Nvidia on Thursday launched a new version of its flagship consumer graphics card. The Titan Xp, which replaces last year's Titan X, carries the same $1,200 price tag albeit with a bit more performance on tap (at least, on paper).

The Titan Xp packs a full-fat Pascal GP102 GPU featuring 3,840 CUDA cores with 12 TFLOPS of theoretical throughput (the Titan X and the GTX 1080 Ti have just 3,584 cores) and a boost clock of 1,582MHz (up from 1,531MHz). The 12GB of GDDR5X RAM (11.4 Gbps) has a 384-bit memory interface width and 547.7GB/s of bandwidth.

The card carries the same 250W thermal envelope as its predecessor. You'll need one 8-pin power connector and a 6-pin connector (in addition to what it draws from the PCIe slot, of course).
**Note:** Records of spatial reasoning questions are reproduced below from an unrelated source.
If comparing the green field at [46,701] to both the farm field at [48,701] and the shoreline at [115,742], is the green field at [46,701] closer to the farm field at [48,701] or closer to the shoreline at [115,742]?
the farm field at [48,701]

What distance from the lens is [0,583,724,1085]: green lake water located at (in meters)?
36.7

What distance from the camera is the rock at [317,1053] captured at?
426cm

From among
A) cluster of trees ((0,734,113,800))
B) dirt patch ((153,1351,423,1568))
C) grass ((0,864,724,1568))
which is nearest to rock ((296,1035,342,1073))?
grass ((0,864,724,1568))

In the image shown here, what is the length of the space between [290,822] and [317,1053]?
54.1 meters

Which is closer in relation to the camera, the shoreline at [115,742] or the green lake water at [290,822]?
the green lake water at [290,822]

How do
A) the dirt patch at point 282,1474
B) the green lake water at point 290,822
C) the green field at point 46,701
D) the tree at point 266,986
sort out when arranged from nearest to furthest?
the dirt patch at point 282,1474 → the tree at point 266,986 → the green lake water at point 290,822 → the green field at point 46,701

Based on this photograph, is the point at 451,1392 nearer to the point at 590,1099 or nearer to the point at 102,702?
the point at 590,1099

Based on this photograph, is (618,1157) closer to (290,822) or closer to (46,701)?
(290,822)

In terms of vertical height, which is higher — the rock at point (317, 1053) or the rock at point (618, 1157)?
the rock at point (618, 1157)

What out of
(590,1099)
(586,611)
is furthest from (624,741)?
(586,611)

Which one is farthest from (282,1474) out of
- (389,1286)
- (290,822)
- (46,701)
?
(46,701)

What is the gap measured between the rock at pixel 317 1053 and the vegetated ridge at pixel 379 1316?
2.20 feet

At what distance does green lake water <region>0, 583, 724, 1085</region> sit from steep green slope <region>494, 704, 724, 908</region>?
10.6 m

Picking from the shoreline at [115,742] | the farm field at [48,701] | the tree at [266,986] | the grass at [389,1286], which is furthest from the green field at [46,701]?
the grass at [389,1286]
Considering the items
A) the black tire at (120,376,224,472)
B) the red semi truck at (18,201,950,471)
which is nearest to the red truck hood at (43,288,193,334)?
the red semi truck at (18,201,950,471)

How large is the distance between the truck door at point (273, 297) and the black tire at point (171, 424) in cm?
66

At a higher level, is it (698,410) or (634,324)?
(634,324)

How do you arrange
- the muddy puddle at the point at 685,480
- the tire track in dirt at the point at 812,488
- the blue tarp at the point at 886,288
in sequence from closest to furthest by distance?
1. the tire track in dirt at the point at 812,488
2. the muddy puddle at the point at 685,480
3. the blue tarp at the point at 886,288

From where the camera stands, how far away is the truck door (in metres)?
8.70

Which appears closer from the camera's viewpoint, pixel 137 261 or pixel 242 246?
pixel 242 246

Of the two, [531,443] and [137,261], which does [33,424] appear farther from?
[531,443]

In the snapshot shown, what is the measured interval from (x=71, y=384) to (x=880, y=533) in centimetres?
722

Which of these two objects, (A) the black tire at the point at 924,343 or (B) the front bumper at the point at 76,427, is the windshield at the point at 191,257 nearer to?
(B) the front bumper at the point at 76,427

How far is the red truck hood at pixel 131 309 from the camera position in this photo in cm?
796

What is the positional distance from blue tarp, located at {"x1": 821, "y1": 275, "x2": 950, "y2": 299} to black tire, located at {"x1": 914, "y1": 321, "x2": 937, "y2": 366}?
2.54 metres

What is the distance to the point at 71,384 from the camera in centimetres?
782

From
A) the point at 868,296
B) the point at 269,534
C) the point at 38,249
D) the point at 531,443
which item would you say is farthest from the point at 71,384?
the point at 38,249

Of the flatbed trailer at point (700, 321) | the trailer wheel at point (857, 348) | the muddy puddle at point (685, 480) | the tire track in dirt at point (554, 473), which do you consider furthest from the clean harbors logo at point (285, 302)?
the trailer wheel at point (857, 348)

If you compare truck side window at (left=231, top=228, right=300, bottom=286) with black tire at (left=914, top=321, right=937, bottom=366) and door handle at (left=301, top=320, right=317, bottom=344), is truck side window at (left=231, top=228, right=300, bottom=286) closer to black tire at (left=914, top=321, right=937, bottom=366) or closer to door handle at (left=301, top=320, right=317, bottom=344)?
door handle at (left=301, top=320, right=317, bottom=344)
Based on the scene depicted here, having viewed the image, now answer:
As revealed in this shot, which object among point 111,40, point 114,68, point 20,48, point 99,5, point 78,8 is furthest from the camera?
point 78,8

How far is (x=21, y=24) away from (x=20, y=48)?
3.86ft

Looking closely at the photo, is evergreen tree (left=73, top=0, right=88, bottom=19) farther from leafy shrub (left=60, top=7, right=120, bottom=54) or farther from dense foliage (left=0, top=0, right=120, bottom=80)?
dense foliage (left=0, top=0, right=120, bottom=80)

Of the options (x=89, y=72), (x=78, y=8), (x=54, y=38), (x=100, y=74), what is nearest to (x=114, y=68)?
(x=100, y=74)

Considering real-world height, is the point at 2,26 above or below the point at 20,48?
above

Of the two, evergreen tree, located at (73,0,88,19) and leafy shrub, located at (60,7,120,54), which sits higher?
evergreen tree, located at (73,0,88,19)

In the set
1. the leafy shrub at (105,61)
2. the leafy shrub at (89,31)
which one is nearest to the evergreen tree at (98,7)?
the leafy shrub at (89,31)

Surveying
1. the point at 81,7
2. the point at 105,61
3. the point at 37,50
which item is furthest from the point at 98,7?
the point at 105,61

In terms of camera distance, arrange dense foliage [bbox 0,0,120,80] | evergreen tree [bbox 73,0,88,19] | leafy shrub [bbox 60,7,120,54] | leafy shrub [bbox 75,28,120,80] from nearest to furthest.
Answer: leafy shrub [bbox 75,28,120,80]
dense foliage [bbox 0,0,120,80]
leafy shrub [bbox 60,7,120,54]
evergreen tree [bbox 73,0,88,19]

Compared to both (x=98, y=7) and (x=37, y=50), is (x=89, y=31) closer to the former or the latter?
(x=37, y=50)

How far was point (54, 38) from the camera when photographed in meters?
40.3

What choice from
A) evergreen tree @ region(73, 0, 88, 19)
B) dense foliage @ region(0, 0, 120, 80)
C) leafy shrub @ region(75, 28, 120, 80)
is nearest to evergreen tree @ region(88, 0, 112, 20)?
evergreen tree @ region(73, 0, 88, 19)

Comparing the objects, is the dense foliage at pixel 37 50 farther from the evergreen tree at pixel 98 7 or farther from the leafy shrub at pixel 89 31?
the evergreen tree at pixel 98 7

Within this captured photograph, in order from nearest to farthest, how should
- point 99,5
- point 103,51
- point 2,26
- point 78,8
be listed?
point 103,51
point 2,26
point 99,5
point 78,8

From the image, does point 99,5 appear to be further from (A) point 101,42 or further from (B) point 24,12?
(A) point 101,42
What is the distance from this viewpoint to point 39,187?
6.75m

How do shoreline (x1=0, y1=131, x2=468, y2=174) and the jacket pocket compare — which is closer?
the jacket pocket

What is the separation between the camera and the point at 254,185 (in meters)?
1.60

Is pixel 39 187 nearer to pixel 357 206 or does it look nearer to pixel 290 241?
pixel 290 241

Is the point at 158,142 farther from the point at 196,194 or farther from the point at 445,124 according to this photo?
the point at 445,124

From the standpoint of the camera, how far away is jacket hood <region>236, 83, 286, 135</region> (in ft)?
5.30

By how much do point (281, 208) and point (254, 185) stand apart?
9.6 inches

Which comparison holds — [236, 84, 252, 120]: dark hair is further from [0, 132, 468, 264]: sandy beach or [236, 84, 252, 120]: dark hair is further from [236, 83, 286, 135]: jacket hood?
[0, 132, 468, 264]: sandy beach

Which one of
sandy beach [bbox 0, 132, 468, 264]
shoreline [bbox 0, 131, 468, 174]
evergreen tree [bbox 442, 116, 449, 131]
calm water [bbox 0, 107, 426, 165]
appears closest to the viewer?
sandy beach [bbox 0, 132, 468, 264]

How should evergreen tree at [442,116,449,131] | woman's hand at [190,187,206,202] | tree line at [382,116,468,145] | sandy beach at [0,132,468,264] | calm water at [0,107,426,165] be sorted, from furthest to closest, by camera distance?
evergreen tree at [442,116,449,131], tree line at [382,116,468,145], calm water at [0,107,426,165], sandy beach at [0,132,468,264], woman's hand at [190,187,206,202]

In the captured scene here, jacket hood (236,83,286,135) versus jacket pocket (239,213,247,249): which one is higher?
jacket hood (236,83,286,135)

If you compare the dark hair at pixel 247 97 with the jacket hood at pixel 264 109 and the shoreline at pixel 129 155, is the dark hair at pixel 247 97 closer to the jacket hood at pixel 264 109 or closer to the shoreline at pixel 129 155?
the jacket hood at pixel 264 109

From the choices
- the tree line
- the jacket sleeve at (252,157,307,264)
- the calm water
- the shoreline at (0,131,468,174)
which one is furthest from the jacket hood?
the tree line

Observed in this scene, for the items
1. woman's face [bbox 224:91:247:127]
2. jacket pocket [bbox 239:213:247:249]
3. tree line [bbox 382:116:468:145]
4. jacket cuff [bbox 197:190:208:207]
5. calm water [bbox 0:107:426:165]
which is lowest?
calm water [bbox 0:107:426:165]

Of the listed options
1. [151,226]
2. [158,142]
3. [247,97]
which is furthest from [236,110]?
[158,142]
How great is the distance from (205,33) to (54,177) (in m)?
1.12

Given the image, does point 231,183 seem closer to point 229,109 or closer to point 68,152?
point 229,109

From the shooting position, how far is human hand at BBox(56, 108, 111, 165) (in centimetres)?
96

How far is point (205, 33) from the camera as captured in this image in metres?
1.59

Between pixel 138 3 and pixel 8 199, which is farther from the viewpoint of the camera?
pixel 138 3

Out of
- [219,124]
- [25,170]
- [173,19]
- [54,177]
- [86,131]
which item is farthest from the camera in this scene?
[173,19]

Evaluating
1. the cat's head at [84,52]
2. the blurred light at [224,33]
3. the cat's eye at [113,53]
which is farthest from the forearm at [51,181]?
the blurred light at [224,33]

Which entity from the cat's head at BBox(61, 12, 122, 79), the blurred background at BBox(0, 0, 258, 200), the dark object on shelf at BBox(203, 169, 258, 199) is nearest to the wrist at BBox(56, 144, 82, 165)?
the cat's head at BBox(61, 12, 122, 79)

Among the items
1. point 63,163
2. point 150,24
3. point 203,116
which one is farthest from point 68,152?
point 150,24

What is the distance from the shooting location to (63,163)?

The new Titan Xp will no doubt be the new performance king. Nvidia says it generates up to three times faster performance compared to the Titan X (the 2015 Maxwell variant) but isn't offering any hard numbers otherwise. For that, we'll have to wait until the benchmarks start pouring in.

Nvidia also said today that it will have new beta Pascal drivers for MacOS next week. It's worth noting that said drivers will enable support for all GTX 10-series video cards, not just the new Titan Xp.

The Titan Xp is available as of writing directly from Nvidia for $1,200 (limit two per customer). Your move, AMD.